Het bovenstaande leidt er toe dat Extin zich niet met succes op opschorting van haar betalingsverplichting jegens Bouwmaat kan beroepen. Extin moet het resterende deel van de facturen van Bouwmaat dan ook alsnog aan Bouwmaat betalen.
Extin moet een bedrag van € 911,14 aan buitengerechtelijke incassokosten betalen
2.12.
Als vergoeding voor buitengerechtelijke incassokosten wordt € 911,14 toegewezen. De kantonrechter ziet aanleiding om de afgesproken vergoeding te matigen tot het bedrag waarop Bouwmaat recht heeft volgens het Besluit vergoeding voor buitengerechtelijke incassokosten (artikel 242 Rv). Bouwmaat heeft niet gesteld dat de werkelijke kosten hoger waren en dat het redelijk was om deze kosten te maken.
Conclusie
2.13.
Extin heeft op 30 juni 2023 een bedrag van € 5.000,- betaald. Dat bedrag strekt in de eerste plaats in mindering op de buitengerechtelijke kosten; het restant strekt in mindering op de verschenen rente, de onbetaald gelaten factuurbedragen en de lopende rente (artikel 6:44 lid 1 BW). Omwille van de eenvoud van de berekening wordt in dit geval het gedeelte van het betaalde bedrag dat resteert na aftrek van de buitengerechtelijke kosten direct in mindering gebracht op de onbetaald gelaten facturen en niet eerst op de verschenen rente. Dat leidt er toe dat Extin zal worden veroordeeld in totaal een bedrag van € 9.524,64 (€ 13.613,50 + € 911,14 -/- € 5.000,-) aan Bouwmaat te betalen.

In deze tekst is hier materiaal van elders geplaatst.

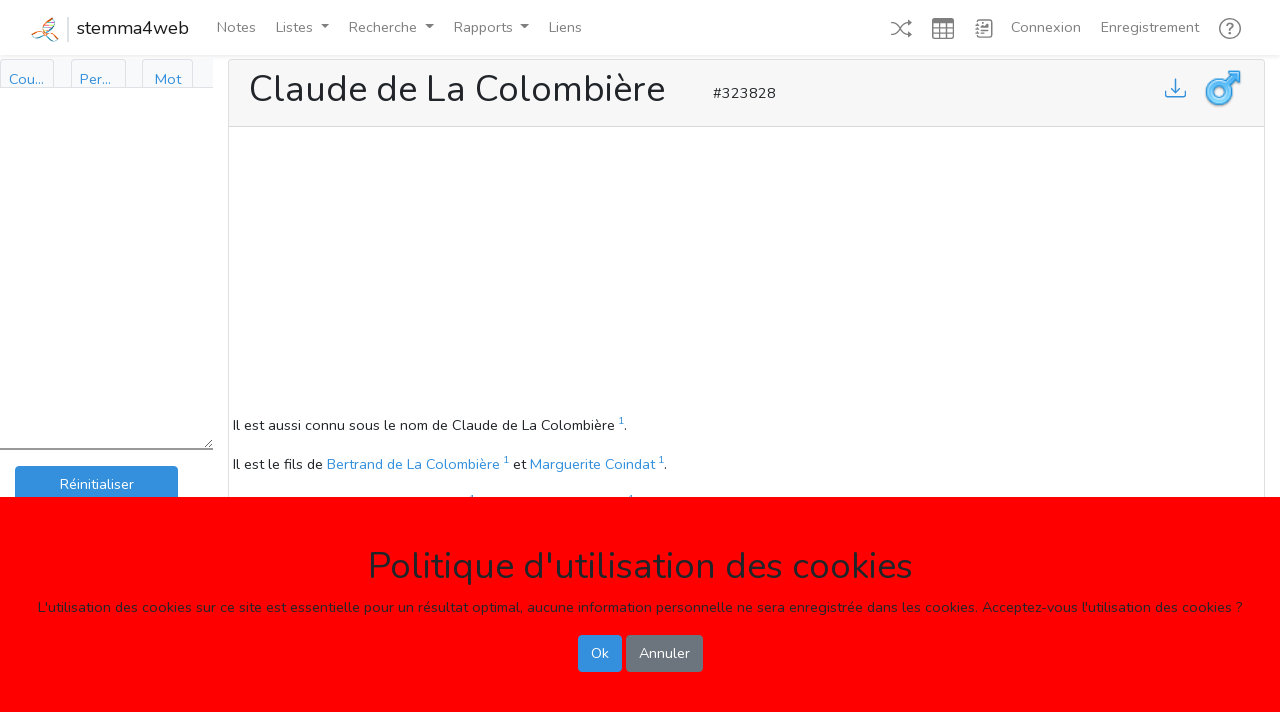

--- FILE ---
content_type: text/html; charset=utf-8
request_url: https://www.google.com/recaptcha/api2/aframe
body_size: 264
content:
<!DOCTYPE HTML><html><head><meta http-equiv="content-type" content="text/html; charset=UTF-8"></head><body><script nonce="uFG6l0HRTcOq0omRAou9Hw">/** Anti-fraud and anti-abuse applications only. See google.com/recaptcha */ try{var clients={'sodar':'https://pagead2.googlesyndication.com/pagead/sodar?'};window.addEventListener("message",function(a){try{if(a.source===window.parent){var b=JSON.parse(a.data);var c=clients[b['id']];if(c){var d=document.createElement('img');d.src=c+b['params']+'&rc='+(localStorage.getItem("rc::a")?sessionStorage.getItem("rc::b"):"");window.document.body.appendChild(d);sessionStorage.setItem("rc::e",parseInt(sessionStorage.getItem("rc::e")||0)+1);localStorage.setItem("rc::h",'1769900838888');}}}catch(b){}});window.parent.postMessage("_grecaptcha_ready", "*");}catch(b){}</script></body></html>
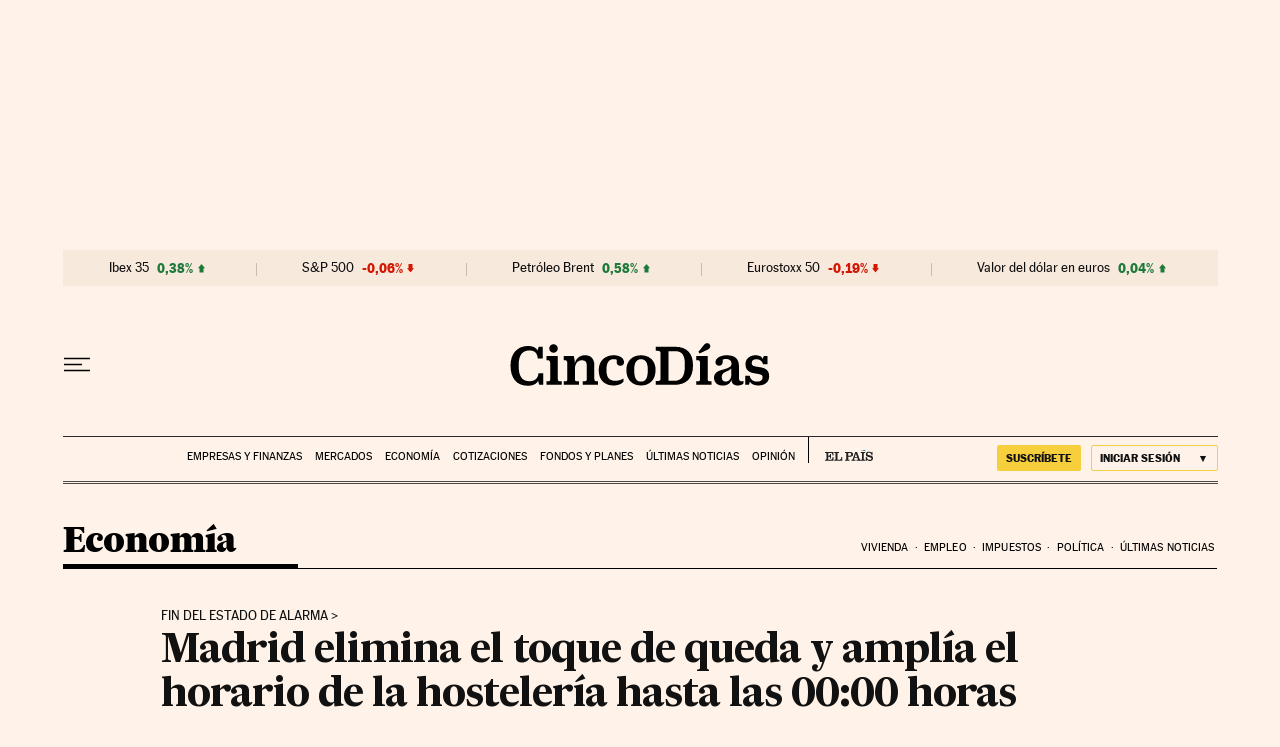

--- FILE ---
content_type: application/javascript; charset=utf-8
request_url: https://fundingchoicesmessages.google.com/f/AGSKWxUKQ8B9-g27_qCwAoauh8KApMVyAejwrIOI47cgamTGy723xVx2Kty4blLMnMEutwT88fg_JZlXQkB9jPwfPP4RxW6eO5zAPLqU0r6p3vloAAHhNb237t3q_b-75-Zs9-jF1pQcOMQNeMCM7h48xssiidQsHhodwYmUbVJkc1-r5CPkHyvAXeyrmp8d/_/googleafs..mv/ads//ads/bottom./generate_ads..adengine.
body_size: -1291
content:
window['30198613-4532-441a-b8b9-83826575f3a7'] = true;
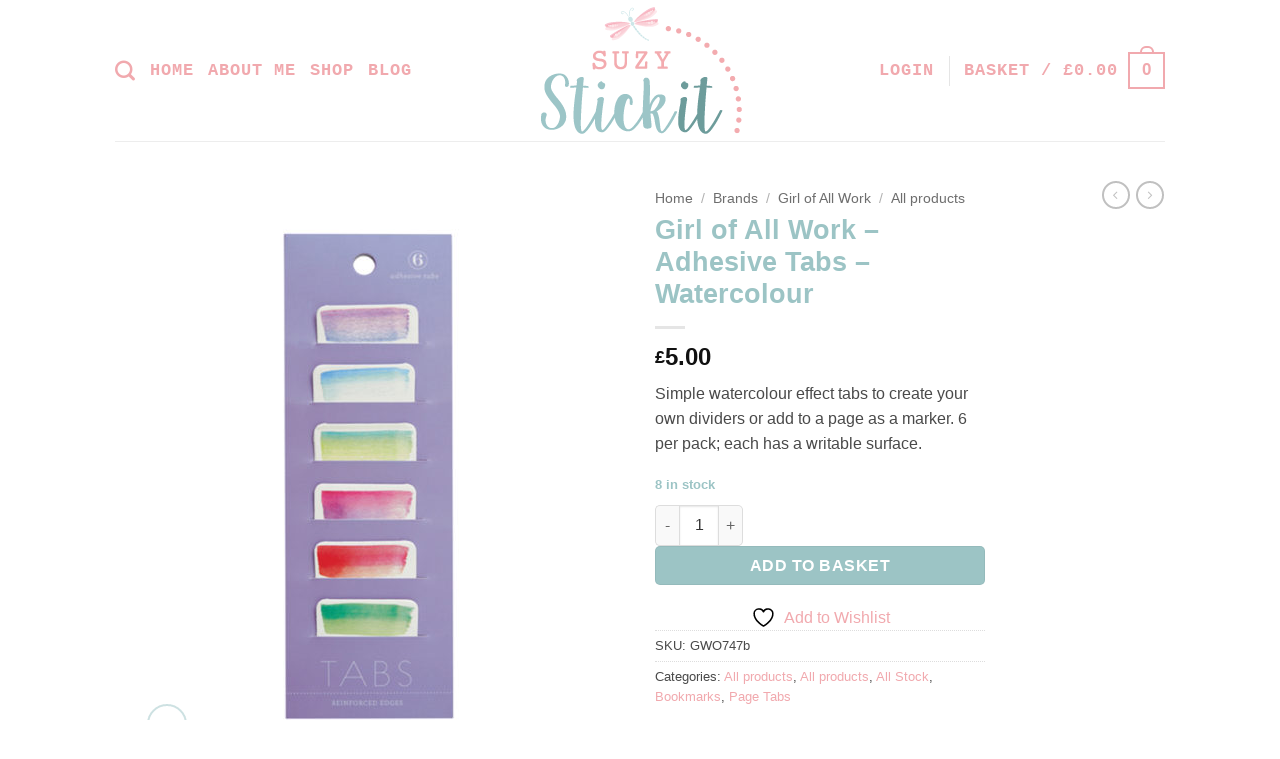

--- FILE ---
content_type: text/css
request_url: https://suzystickit.com/wp-content/themes/flatsome-child/style.css?ver=2.5
body_size: 57
content:
/*
Theme Name: Flatsome Child Theme
Theme URI: http://flatsome.uxthemes.com/
Description: This is a child theme for Flatsome
Author: UX Themes
Author URI: http: //www.uxthemes.com/
Template: flatsome
Version: 2.5
*/

/*************** ADD CUSTOM CSS HERE.   ***************/


div {}


ul, ol, dl {
    font-size: 1.3em;
    line-height: 1.6;
    margin-bottom: 1.25em;
    list-style-position: outside;
    font-family: inherit;
}

ul.header-nav a.nav-top-link a {
    color: #9CC4C5;
    opacity: 1;
}



.widget_product_categories > ul > li, .widget_layered_nav > ul > li {
    border-bottom: 2px solid #F1A9AE !important;
}


.header-nav a.nav-top-link, a.cart-link, .mobile-sidebar a {
    font-family: courier;
    letter-spacing: 1px;
}

.widget_product_categories li.current-cat > a {
font-family:"Courier New", Courier, monospace;    
color: #F1A9AE;
    font-weight: bold;
}

.widget_product_categories li a, .widget_layered_nav li a, .widget_layered_nav li span:not(.count), .widget_layered_nav_filters li a {
    font-size: 90%;
font-family:"Courier New", Courier, monospace;
    padding: 8px 0;
    color: #F1A9AE;

    display: inline-block;
    text-transform: uppercase;
text-decoration: none;
}


a img {
    border: none;
    -webkit-border-radius: 15px;
    -moz-border-radius: 15px;
    border-radius: 15px;
}

h4 {font-family: customFont;}

@media only screen and (max-width: 48em) {
/*************** ADD MOBILE ONLY CSS HERE  ***************/


}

Extin moet de wettelijke handelsrente betalen
2.14.
Bouwmaat heeft, berekend tot en met 3 oktober 2023, een bedrag van € 1.430,16 aan wettelijke handelsrente gevorderd. Uitgaande van de afzonderlijke vervaldata van de onbetaald gelaten factuurbedragen en de in 2023 geldende percentages voor de wettelijke handelsrente komt het gevorderde bedrag aan rente de kantonrechter te hoog voor, zeker als daarbij in aanmerking wordt genomen dat Extin op 30 juni 2023 al een deel van de hoofdsom heeft betaald. Bouwmaat heeft het gevorderde bedrag aan wettelijke handelsrente niet gespecificeerd. Om die reden wordt het gevorderde bedrag niet toegewezen, maar zal Extin worden veroordeeld de wettelijke handelsrente te betalen over de onbetaald gelaten factuurbedragen, berekend vanaf de vervaldata van de diverse facturen.
Proceskosten
2.15.
Extin krijgt voor het grootste deel ongelijk en moet daarom de proceskosten betalen (artikel 237 Rv). De kantonrechter begroot deze kosten aan de kant van Bouwmaat op
€ 109,44 aan dagvaardingskosten, € 514,- aan griffierecht, € 792,- aan salaris voor de gemachtigde (2 punten x € 396,-) en € 132,- aan nakosten. Dat is in totaal € 1.547,44. Hier kan nog een bedrag bijkomen als dit vonnis wordt betekend.
Uitvoerbaarheid bij voorraad
2.16.
Dit vonnis wordt uitvoerbaar bij voorraad verklaard (artikel 233 Rv).

3.De beslissing

De kantonrechter:
3.1.
veroordeelt Extin om aan Bouwmaat te betalen € 9.524,64 met de wettelijke handelsrente zoals bedoeld in artikel 6:119a BW over de onbetaald gelaten factuurbedragen vanaf de vervaldata van de afzonderlijke facturen tot de dag dat volledig is betaald;
3.2.
veroordeelt Extin in de proceskosten, die aan de kant van Bouwmaat worden begroot op € 1.547,44;
3.3.
verklaart dit vonnis uitvoerbaar bij voorraad;
3.4.
wijst al het andere af.
Dit vonnis is gewezen door mr. G.A. Vriezen en in het openbaar uitgesproken.